====== Document ======

Some people read Facebook’s near 180-degree change in how new users experience privacy as a response to pressure from privacy advocates and policymakers. I don’t think so. It’s largely a response to something even more powerful: changes in how users are using social media – all kinds of social media, not just Facebook.

fblogoWe’re seeing a lot of the changes right in our own experiences and households. They partly reflect users’ collective response to technology’s rapid evolution, but users’ interests and practices are changing too.

  1. Weary of reputation worries: Possibly because they’re tired of reputation fears and reminders that their posts go into a permanent, searchable global archive, users  increasingly like social media services that blend mobile, ephemeral, spontaneous and private (see this about self-presentation fatigue).
  2. Global fishbowl: Partly because they don’t want to be in a giant fishbowl that aggregates them with everybody else, including grandparents, teachers and former boy/girlfriends and partly because so many new apps and services offer a gazillion ways to socialize, options are growing and diversifying.
  3. Mobile-fueled multiplying options: Digital socializing has more and more layers – e.g., mobile chat for hanging out, texting for a private conversation, Snapchat for a joke between intimates, etc.
  4. Privacy mitosis: In a kind of privacy mitosis, degrees of privacy are multiplying into buckets like anonymous and public, identified and public (to grow a following), identified but private to members of a peer group, private and one-on-one, and public self-presentation (to make an impression or do spin control) – to name a few obvious ones.

Because of all that diversification and all the options it gives users, the pressure is on Facebook the giant, global, general service to give users exactly what they want, no surprises (which is good corporate responsibility and good for advertisers too). “The company recently concluded that its growth depended on customers feeling more confident that they were sharing intimate details of their lives with only the right people,” wrote New York Times tech writer Vindu Goel, citing Pew Internet research showing that “nearly 9 in 10 Internet users have taken steps online to remove or mask their digital footprints.”

Goel mentions a number of recent changes at Facebook, but the two latest ones are a privacy checkup “conducted by a cartoon dinosaur” that “every one of its 1.28 billion users worldwide” will get and (that 180-degree change I mentioned above) new users having their initial posts set so that only friends can see them. They can change over to public posting, but private will be the default for new users from now on.

So I think the changes at Facebook are more about user power than regulatory power. And this is only the beginning. Right now it’s a collective (mostly) unconscious – millions of users “voting” with, if not their fingers, their diversifying digital social practices. What will it be like when they’re creating change as a collective conscious?

======

(Goal A): Can you collect every line of the entries that contains the string "bottle"? Treat case as significant.
The post and the entries come from unrelated sources.

====== Given information ======

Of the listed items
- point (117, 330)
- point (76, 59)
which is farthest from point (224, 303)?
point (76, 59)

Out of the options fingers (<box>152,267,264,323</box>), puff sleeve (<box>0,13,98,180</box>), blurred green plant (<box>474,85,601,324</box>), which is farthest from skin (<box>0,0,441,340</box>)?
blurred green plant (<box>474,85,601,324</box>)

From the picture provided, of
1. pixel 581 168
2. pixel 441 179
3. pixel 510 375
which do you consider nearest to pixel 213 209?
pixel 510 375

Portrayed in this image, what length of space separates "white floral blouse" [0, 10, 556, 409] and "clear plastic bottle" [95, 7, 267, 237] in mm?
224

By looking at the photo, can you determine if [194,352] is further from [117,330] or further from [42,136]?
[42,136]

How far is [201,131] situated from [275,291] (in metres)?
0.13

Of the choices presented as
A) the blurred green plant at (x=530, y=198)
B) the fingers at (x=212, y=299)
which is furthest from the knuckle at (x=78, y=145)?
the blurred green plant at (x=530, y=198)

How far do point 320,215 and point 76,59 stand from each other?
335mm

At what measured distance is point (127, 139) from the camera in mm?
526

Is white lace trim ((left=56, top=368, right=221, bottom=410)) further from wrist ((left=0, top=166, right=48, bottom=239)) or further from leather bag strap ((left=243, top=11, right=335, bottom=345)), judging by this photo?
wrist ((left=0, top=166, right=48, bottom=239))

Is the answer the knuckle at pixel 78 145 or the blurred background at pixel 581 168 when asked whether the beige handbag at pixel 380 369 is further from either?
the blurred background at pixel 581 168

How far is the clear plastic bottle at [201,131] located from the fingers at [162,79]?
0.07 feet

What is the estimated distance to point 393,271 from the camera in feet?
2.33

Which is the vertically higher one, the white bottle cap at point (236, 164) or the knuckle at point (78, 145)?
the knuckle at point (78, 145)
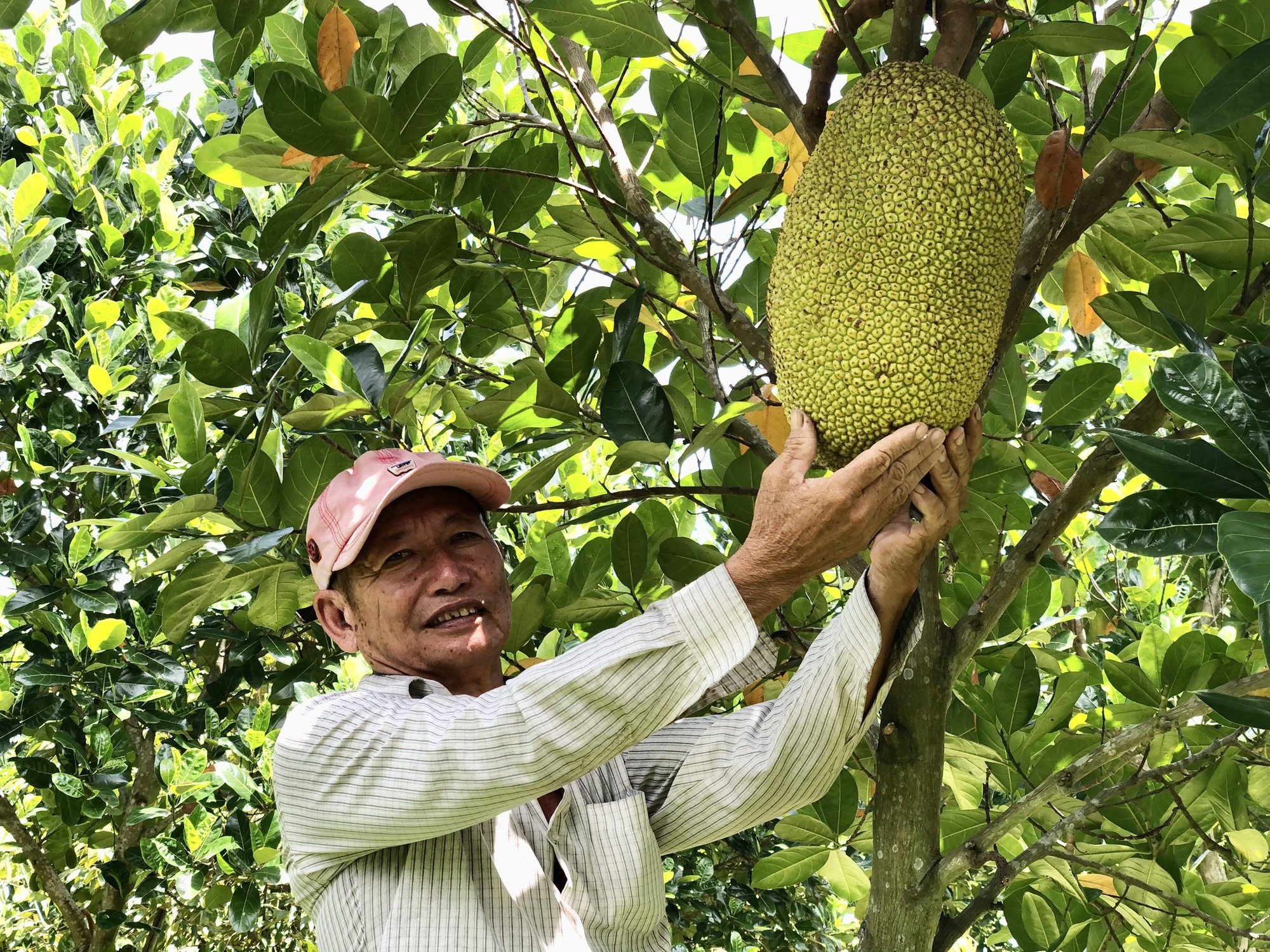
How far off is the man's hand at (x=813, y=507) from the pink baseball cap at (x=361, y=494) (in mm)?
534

======
====== Given information ======

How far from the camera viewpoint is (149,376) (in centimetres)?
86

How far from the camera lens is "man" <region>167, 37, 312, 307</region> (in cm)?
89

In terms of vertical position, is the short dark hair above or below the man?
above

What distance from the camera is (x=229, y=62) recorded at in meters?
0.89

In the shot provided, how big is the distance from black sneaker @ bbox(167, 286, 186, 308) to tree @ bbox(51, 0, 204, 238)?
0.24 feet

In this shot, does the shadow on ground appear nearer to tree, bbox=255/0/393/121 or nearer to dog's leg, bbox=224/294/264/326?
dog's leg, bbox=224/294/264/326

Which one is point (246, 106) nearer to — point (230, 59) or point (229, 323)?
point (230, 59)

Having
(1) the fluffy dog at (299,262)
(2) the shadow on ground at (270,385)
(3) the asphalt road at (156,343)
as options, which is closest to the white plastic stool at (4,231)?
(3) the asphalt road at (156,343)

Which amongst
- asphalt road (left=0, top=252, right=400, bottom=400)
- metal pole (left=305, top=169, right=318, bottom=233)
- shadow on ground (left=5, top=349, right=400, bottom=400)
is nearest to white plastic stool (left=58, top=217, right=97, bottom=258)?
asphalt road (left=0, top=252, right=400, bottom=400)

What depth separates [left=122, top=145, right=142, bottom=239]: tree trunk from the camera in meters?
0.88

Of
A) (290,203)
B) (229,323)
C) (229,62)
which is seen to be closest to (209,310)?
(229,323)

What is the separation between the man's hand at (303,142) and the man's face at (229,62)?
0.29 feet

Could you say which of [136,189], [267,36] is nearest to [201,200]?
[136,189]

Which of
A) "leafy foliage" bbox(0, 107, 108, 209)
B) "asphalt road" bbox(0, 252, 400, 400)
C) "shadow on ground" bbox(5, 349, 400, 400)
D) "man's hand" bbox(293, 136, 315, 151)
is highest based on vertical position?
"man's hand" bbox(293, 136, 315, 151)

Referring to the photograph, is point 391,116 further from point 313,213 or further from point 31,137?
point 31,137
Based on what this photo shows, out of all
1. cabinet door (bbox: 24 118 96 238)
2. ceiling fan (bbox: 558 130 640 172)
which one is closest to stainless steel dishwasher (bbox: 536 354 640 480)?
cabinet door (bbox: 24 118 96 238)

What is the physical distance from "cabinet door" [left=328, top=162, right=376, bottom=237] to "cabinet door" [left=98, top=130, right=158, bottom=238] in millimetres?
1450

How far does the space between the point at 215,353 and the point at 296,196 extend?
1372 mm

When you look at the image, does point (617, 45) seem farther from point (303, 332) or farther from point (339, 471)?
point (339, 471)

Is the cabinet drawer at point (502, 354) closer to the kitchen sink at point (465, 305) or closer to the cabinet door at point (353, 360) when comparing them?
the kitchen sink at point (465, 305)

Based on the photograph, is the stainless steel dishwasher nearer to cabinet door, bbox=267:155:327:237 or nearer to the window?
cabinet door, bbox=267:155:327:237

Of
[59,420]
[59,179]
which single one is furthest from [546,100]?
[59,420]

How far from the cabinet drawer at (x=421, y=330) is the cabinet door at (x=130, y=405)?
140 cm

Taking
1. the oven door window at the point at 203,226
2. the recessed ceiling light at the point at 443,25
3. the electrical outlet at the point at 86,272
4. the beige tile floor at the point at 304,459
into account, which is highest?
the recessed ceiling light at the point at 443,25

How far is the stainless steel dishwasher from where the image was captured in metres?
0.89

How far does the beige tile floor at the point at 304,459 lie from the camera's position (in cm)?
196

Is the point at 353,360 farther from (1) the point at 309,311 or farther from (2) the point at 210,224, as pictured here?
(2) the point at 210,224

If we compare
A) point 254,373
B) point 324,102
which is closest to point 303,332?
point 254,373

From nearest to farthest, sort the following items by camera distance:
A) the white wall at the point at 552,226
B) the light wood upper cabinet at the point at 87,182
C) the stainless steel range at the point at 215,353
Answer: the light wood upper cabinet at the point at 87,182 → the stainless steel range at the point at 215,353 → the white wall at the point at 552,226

======
====== Given information ======

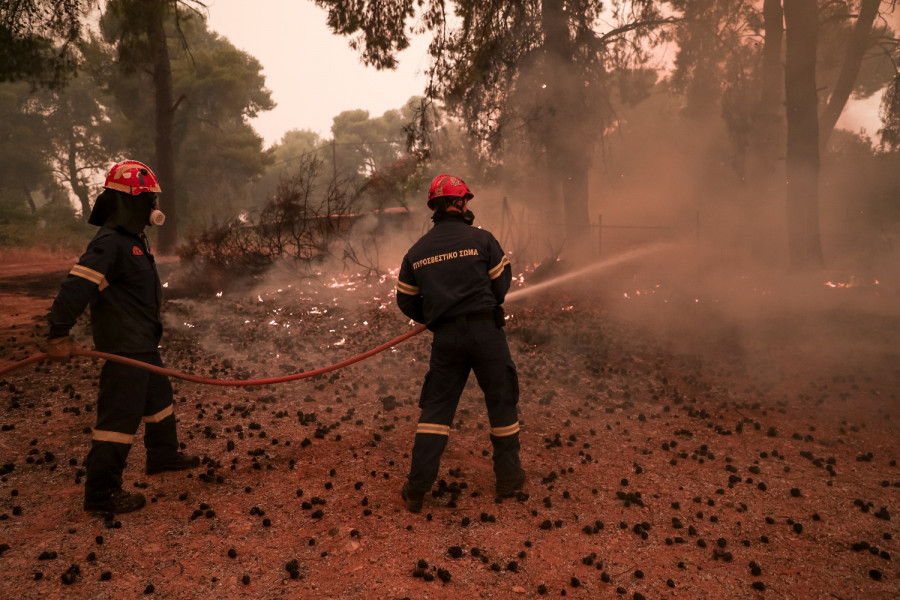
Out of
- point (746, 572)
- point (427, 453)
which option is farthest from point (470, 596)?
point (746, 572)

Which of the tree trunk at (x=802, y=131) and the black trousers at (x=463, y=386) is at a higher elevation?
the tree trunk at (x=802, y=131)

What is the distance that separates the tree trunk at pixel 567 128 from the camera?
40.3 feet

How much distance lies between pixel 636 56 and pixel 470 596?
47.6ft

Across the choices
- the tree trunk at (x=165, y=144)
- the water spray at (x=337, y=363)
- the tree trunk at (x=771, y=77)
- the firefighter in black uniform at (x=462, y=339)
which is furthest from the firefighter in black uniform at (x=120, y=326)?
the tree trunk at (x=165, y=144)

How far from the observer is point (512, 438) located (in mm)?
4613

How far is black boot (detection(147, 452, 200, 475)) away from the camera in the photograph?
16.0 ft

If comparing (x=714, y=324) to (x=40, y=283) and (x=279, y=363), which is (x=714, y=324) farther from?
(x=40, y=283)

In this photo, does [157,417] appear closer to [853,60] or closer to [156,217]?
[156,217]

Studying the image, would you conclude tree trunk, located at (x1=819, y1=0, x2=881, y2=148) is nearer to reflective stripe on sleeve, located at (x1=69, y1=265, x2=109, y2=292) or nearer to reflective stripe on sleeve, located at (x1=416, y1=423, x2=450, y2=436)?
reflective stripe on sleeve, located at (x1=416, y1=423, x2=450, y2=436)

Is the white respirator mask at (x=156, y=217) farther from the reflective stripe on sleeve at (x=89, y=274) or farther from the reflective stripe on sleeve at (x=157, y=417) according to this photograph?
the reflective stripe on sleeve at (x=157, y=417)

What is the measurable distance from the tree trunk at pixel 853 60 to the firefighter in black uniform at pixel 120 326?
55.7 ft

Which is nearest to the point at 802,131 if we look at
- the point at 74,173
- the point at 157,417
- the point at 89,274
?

======

(Goal B): In the Facebook privacy post, what conducts the privacy checkup that every Facebook user will get?

(Complete output A):
Portrayed in this image, what length of space separates "white floral blouse" [0, 10, 556, 409] and "clear plastic bottle" [95, 7, 267, 237] in mm?
How far is the clear plastic bottle at [201,131] located from the fingers at [162,79]?
Which is the vertically higher one, the white bottle cap at point (236, 164) or the knuckle at point (78, 145)?

(Complete output B): A cartoon dinosaur.